That is overall the different themes of problems.
Let's dive into the solution. Now, the first solution, which is not
directly mentioned over anywhere, but I kind of tried to
get it from this book by Jake Knapp called a sprint. Now,
sprint is a method that people often use in technical teams
who are into product development as well.
But it has not been that much used in small
teams or organizations which have data science
as their bread and butter. So often it always tend to go into more kind
of agile methodology like how they want to work on it. Well, what I did
was this sprint approach kind of inspired me and it was a method of
doing projects and testing ideas in just five days in different organizations,
including Google and different ventures that Google invests in.
So I kind of picked some of the techniques from there and combined it
with some data science approaches and kind of try to came up with this
sprint approach that works a lot better than before.
So there are four steps to this sprint approach, clear goal,
plan well, execute and test and improvise.
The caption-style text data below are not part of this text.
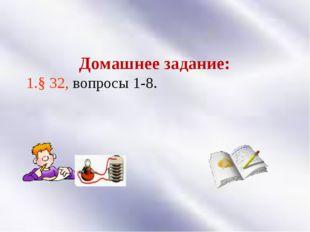 Домашнее задание: § 32, вопросы 1-8.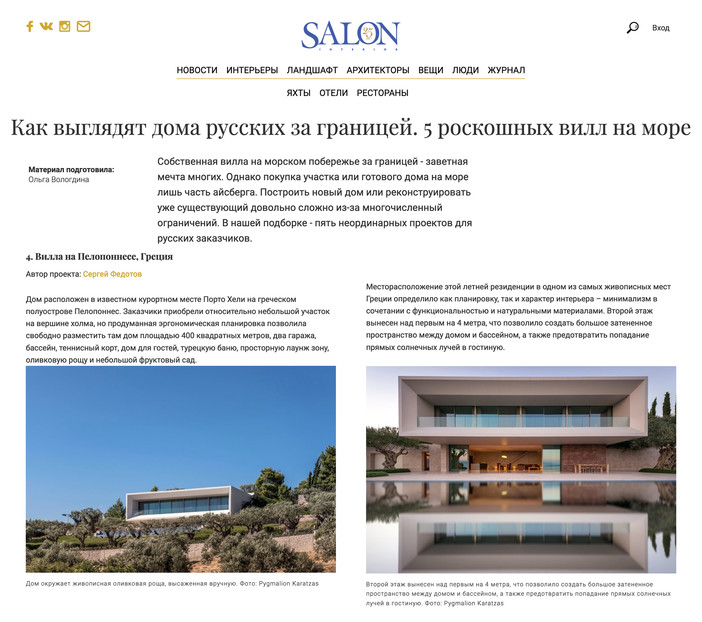 Salon Magazine's 5 Russian luxury villas abroad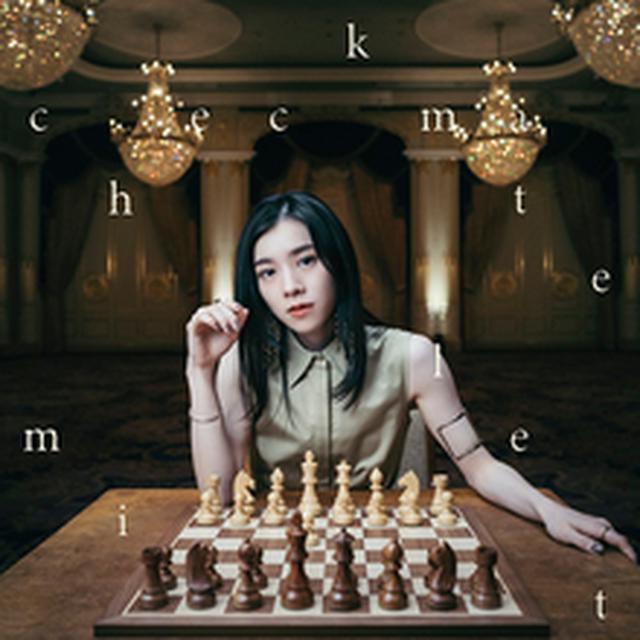 画像: milet:『映画 賭ケグルイ 絶体絶命ロシアンルーレット』 主題歌「checkmate」インタビュー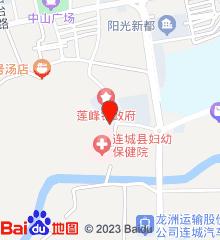 连城县医院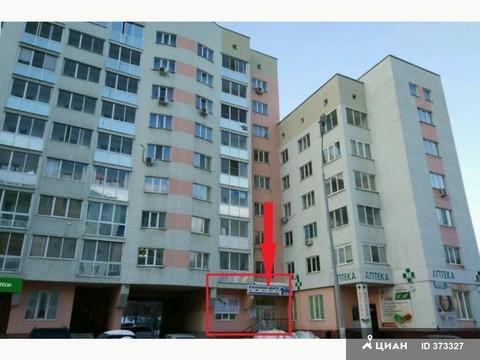 Аренда офисов в екатеринбурге ул.п.тольятти 32 снять складское помещение в аренду в москве юао
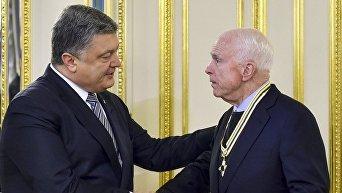 Награждение Джона Маккейна орденом Свободы в Киеве. Видео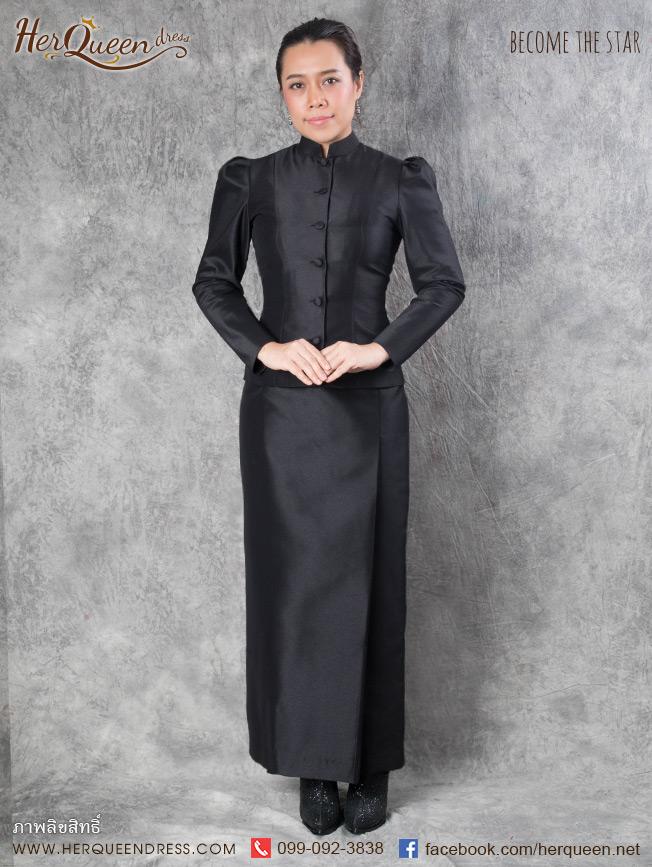 เช่า - ขาย ชุดไทยไว้อาลัย &#x2665 ชุดไทยจิตรลดา ไว้ทุกข์ สีดำ ทรงเกล็ดหน้า แขนจีบ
So all these stages are divided
into these four tools. And then finally in each step,
everything starts with the introduction of this project. So everybody comes together,
discussed. What is the main idea over here? Whats is the problem that they
are trying to solve? So they set a long term goal. A long term goal
could be a long term questions that they are trying to improve the user consumption
method on the platform or they are trying to minimize the cost. So that's
like a long term aspirational goal. Then you set some
kind of sprint questions, like what are the questions you are trying to answer over
here? Right? So these could be like directly
you are trying to understand the male versus female
ratio of the data. So you are kind of lives trying to be exact over
here. Then what you do is once you create a question bank,
like what are the questions you are. Of course these questions should be limited.
Don't try to exceed it to 2030 or more
than that, because ultimately that would lead to the longer timelines. The whole
target of doing a sprint is to achieve a limited scope in a limited timeline
and having the fixed timeline and fixed scope to do it.
Finally, make a map of how you are going to arrive at
a solution. We will see about how to create a diagram or a map to
this as well. So kind of map you can imagine is like you have data,
how the data is flowing, how you will flow it through different systems. So this
is kind of a project that you are doing in the initial steps of your
project discussions, just kind of sentiments so that everybody
starts imagining what are the resources required to do that. So this kind of will
help you in. Of course, clearly the goal. The second step is now starting
with planning, right? So the first step with this is talk with experts.
If your team already has experts, data science engineers, experts,
go talk to them. But don't kind of always
undermine the solution, just what they are saying, because they might be limited in
their understanding about the project as well. So listen to them, keep the thoughts,
but ultimately you are the decision maker in it. And you can go to other
outside help as well. You can talk with other people, like how somebody else would
have solved that problem. Go to different forums so that could help. Then what
you have to do is pick a small target. So out of this question that
we discussed now what you are doing is for the starting going, you have to
pick a small target and then you have to see how you can arrive at
multiple conclusions from the same small set of questions.
Now, for everybody who is in the team, I am imagining
that the team is usually of the size of four to five people.
Two of them are pure technical, hands on people who are writing
the code. Two of them are into data and visualization and
one of them could be a manager. So ideally it works good with the five
people team. Now what you have to ask is everybody in the team like
how they think they might go for the solution?
What are the different approaches that they think they can adopt? Don't discuss it
out. Let everybody write on a sticky note and stick it to a board.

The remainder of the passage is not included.